Scot McCloughan loses grievance against Redskins

Chris Lingebach
October 29, 2018 - 8:33 pm

Mark J. Rebilas-USA TODAY Sports


An NFL arbitrator has ruled in favor of the Washington Redskins in a grievance filed by former general manager Scot McCloughan, The Washington Post reports.

Fired in March 2017, McCloughan, The Post reports, "had sought payment of the roughly $2.8 million remaining on his four-year contract when the team dismissed him with 22 months remaining on his deal."

This is the exact opposite of what Chris Russell reported on 106.7 shortly after the story broke, and that's certainly not to say The Post was inaccurate in any way. Russell just read the story completely wrong.


After teasing the story in his opening segment, Russell finally delivered the news (wrongly) on 106.7 The Fan:

"Real quickly to breaking news. This via The Washington Post.
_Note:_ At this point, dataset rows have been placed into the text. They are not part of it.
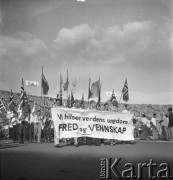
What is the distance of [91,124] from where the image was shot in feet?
45.7

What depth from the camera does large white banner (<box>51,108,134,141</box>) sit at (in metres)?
13.4

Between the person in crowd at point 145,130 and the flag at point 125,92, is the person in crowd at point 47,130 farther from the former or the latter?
the flag at point 125,92

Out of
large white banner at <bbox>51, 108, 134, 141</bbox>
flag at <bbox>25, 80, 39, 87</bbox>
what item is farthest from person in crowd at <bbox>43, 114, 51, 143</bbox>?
large white banner at <bbox>51, 108, 134, 141</bbox>

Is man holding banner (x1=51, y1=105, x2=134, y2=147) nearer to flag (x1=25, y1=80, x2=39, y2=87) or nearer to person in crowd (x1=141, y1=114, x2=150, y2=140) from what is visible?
person in crowd (x1=141, y1=114, x2=150, y2=140)

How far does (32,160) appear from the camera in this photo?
31.7 ft

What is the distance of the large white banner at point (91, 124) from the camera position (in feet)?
43.9

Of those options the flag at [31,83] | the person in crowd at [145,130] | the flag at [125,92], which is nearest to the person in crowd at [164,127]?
the person in crowd at [145,130]

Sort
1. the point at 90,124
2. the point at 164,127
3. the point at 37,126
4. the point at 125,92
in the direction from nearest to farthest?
the point at 90,124 < the point at 37,126 < the point at 164,127 < the point at 125,92

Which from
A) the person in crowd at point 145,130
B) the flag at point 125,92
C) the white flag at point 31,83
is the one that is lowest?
the person in crowd at point 145,130

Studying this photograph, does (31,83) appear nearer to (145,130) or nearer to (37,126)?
(37,126)

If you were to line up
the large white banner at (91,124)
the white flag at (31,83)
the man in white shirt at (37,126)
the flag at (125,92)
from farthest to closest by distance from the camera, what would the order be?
the flag at (125,92)
the white flag at (31,83)
the man in white shirt at (37,126)
the large white banner at (91,124)

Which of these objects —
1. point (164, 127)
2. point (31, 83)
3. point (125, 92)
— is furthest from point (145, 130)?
point (31, 83)

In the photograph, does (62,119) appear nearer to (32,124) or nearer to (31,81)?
(32,124)

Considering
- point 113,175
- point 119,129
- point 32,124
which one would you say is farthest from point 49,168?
point 32,124
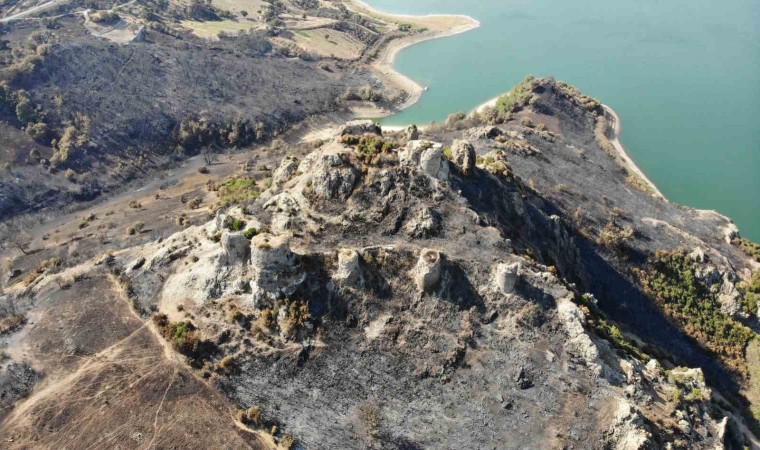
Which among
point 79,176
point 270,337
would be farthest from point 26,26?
point 270,337

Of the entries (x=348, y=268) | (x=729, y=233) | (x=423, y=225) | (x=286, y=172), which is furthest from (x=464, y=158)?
(x=729, y=233)

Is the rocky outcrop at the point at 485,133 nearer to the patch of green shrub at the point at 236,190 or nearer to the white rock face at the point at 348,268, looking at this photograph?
the patch of green shrub at the point at 236,190

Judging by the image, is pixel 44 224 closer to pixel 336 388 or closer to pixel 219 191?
pixel 219 191

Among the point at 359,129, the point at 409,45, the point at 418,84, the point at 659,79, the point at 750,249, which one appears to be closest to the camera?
the point at 359,129

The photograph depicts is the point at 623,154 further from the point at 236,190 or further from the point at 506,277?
the point at 236,190

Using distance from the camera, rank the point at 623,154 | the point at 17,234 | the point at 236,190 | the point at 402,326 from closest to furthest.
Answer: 1. the point at 402,326
2. the point at 17,234
3. the point at 236,190
4. the point at 623,154
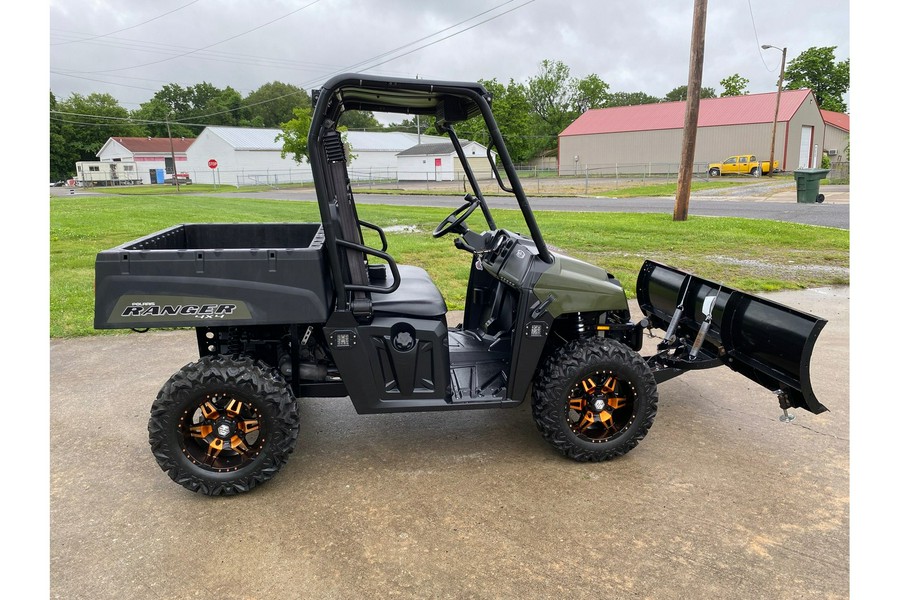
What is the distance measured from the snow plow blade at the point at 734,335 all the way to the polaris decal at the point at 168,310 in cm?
262

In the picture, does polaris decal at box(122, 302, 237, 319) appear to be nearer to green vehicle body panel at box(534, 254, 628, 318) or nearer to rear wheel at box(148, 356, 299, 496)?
rear wheel at box(148, 356, 299, 496)

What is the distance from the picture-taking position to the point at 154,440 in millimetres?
3232

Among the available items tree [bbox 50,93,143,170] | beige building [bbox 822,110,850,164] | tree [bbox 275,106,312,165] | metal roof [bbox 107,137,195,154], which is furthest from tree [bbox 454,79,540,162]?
tree [bbox 50,93,143,170]

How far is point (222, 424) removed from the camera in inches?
131

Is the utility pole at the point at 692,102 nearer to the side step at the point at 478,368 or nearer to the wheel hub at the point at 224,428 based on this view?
the side step at the point at 478,368

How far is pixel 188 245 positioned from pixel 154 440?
181cm

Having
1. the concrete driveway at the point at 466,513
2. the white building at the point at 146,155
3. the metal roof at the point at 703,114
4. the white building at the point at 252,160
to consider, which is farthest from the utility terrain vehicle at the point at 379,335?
the white building at the point at 146,155

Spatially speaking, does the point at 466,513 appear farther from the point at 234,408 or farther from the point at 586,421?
the point at 234,408

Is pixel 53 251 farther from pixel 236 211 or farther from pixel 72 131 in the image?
pixel 72 131

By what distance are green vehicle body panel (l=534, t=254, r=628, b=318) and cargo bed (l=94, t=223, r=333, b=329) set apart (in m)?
1.23

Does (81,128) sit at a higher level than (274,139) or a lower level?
higher


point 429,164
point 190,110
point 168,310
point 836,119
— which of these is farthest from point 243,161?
point 168,310

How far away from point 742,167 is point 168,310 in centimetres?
4292

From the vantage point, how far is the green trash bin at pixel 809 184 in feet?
66.3
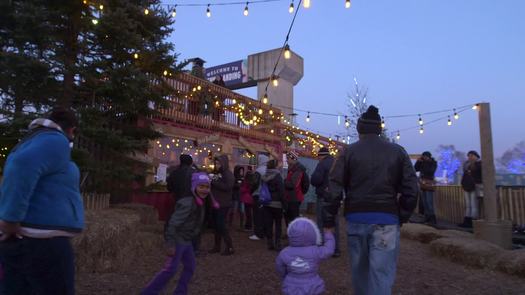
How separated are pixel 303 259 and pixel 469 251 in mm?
4767

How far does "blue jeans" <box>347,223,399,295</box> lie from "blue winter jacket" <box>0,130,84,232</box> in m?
2.30

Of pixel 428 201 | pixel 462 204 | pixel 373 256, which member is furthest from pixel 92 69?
pixel 462 204

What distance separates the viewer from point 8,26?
1043cm

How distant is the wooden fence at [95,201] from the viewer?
8.41 meters

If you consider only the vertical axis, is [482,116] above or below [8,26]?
below

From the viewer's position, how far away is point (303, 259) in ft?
11.2

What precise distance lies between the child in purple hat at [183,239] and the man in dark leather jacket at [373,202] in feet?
5.49

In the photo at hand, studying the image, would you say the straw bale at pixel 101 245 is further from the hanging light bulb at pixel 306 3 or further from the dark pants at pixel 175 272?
the hanging light bulb at pixel 306 3

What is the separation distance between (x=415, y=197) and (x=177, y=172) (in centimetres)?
466

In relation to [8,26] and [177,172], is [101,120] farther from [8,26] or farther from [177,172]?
[8,26]

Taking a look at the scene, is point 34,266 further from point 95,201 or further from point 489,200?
point 489,200

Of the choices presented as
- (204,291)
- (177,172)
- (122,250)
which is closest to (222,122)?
(177,172)

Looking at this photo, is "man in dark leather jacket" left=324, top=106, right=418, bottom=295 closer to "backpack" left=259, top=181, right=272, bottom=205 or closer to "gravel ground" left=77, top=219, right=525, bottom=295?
"gravel ground" left=77, top=219, right=525, bottom=295

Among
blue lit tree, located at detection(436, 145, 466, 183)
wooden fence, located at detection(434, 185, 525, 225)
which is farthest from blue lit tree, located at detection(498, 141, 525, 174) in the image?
wooden fence, located at detection(434, 185, 525, 225)
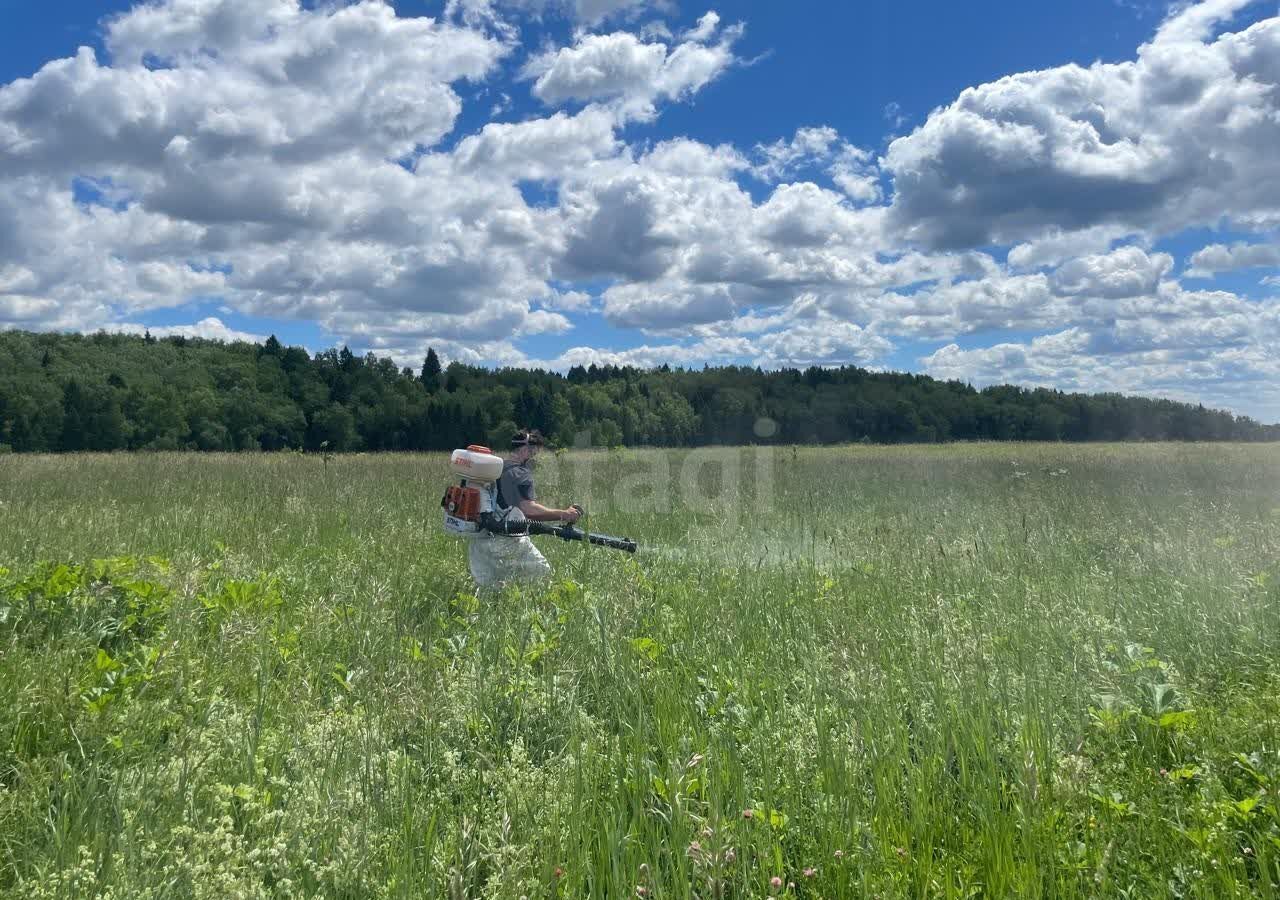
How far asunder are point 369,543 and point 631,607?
421 centimetres

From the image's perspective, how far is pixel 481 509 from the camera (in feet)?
19.8

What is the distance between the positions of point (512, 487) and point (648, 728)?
3.58m

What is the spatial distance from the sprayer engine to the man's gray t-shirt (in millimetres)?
169

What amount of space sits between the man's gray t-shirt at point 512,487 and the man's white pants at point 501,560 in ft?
0.55

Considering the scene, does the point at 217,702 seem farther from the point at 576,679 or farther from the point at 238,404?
the point at 238,404

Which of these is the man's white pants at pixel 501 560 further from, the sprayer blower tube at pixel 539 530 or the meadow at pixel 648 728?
the meadow at pixel 648 728

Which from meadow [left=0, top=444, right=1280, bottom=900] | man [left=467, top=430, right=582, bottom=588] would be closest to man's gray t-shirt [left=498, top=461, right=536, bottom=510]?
man [left=467, top=430, right=582, bottom=588]

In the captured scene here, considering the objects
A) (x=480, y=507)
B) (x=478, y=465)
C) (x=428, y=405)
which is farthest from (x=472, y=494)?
(x=428, y=405)

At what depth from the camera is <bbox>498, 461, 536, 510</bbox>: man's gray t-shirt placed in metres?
6.37

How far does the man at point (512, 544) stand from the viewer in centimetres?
615

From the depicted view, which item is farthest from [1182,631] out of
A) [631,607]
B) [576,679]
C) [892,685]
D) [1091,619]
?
[576,679]

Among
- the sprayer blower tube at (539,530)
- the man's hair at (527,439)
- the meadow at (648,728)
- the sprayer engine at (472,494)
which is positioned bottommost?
the meadow at (648,728)

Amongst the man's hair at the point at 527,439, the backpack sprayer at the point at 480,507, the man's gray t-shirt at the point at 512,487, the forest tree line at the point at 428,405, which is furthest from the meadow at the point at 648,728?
the forest tree line at the point at 428,405

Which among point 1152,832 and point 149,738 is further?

Scot McCloughan, the Redskins' former general manager – according to The Post's Liz Clarke and Mark Maske, and I would have no reason to doubt them – has won his grievance against the Washington Redskins. He had sought payment for roughly $2.8 million of his four-year contract when he was let go with about just shy of two years remaining left on his deal. I think it was about 22, 23 months. The NFL-appointed arbitrator, a former New Jersey attorney general, has not made his decision public and available for perusal. But The Post says, quote, 'It is a final decision with no avenue for appeal under the NFL system.'

"Now, what you need to know is this: The Redskins, from what I've been told by multiple people, were extremely, supremely confident that they were going to win this grievance. There was very little doubt in their mind that they were going to win this grievance... and now they've lost it. And now the owner has to pay money that he didn't think he would have to pay to a guy that, from what I've been told, he did not want around as long as he stayed around. And, ultimately, the way it played out – again, from what I've been told... And maybe somebody's setting me up and lying to me. I don't know. I don't think so.

"I know people, and I know people who know people and things that go on in that building – that, basically the owner said you have to go out and get a personnel guy, and Bruce Allen said, 'This is my guy. This is the guy I want to bring in.' And Bruce Allen, from what I understand, wanted to keep Scot McCloughan around, and keep giving him chances, and chances, and chances and chances, and then ultimately they finally pulled the plug.

"Now, if I was Bruce Allen right now, I'm enjoying a three-game winning streak, but I would be looking over my shoulders, because the owner is not going to be happy about this. And I have a more than sneaking suspicion he's going to hold Bruce Allen directly accountable for this. Now that doesn't mean he's going to fire him. That doesn't mean Bruce Allen's going to be removed as president of football operations. But this is just one more layer onto the owner's general unhappiness with how the front office has been structured for the last couple of years."

"The bottom line is this is not a thing that will have any effect on the football product on the field, so many of you will not care," Russell went on to say. "But trust me on this – trust me on this – there is gonna be some big-time heat disseminated from the ownership down to the president because of this situation. Will it be enough? I don't know. I don't know."

The important caveat to reiterate is that Russell teased the story in his opening segment, meaning he had an entire commercial break to read and comprehend the story correctly, and still got it wrong.

This is a case study in reading what you want to read.

This since-deleted tweet, and the headline of the story embedded therein, shows how little care Russell must have made in his initial rush to get on top of the story. The timestamp shows that Russell sent this tweet just as he was coming back from break to inaccurately deliver the news.


To his credit, Russell came back in the next segment ready to offer a full on-air apology:

"Alright, so this might be the most embarrassing moment that I've probably had, and I'm just going to be completely honest with you," Russell said. "I completely screwed up, and there's nobody to blame but myself. I read the one line in The Washington Post article wrong as we were getting on the air and I read it wrong. I read it completely and terribly wrong, and I made a just terrible mistake."

"I read the line wrong," Russell said. "I'll just say this, there is nobody to blame. I read the line wrong and I apologize to no end. The Redskins did win the grievance hearing. They did win the grievance hearing. I read it wrong. I read the first paragraph – I read the whole column – and it says 'an NFL arbitrator has ruled in the team's favor, according to a person familiar with the process.'

"And I, somehow in my twisted way of reading it – I don't know how I did it – I read it as they ruled in favor of McCloughan, and I apologize to no end. It's my fault. There's nobody to blame. I will take the heat. I'm an idiot. What do you want me to say, other than I'm sorry and I made a mistake and I feel bad? And I apologize to the Washington Redskins. It was a terrible, terrible mistake on my behalf."

Russell continued his apology tour on Twitter.

God bless you, Chris Russell. And to all the young journos coming up in the world: Slow down, kiddos.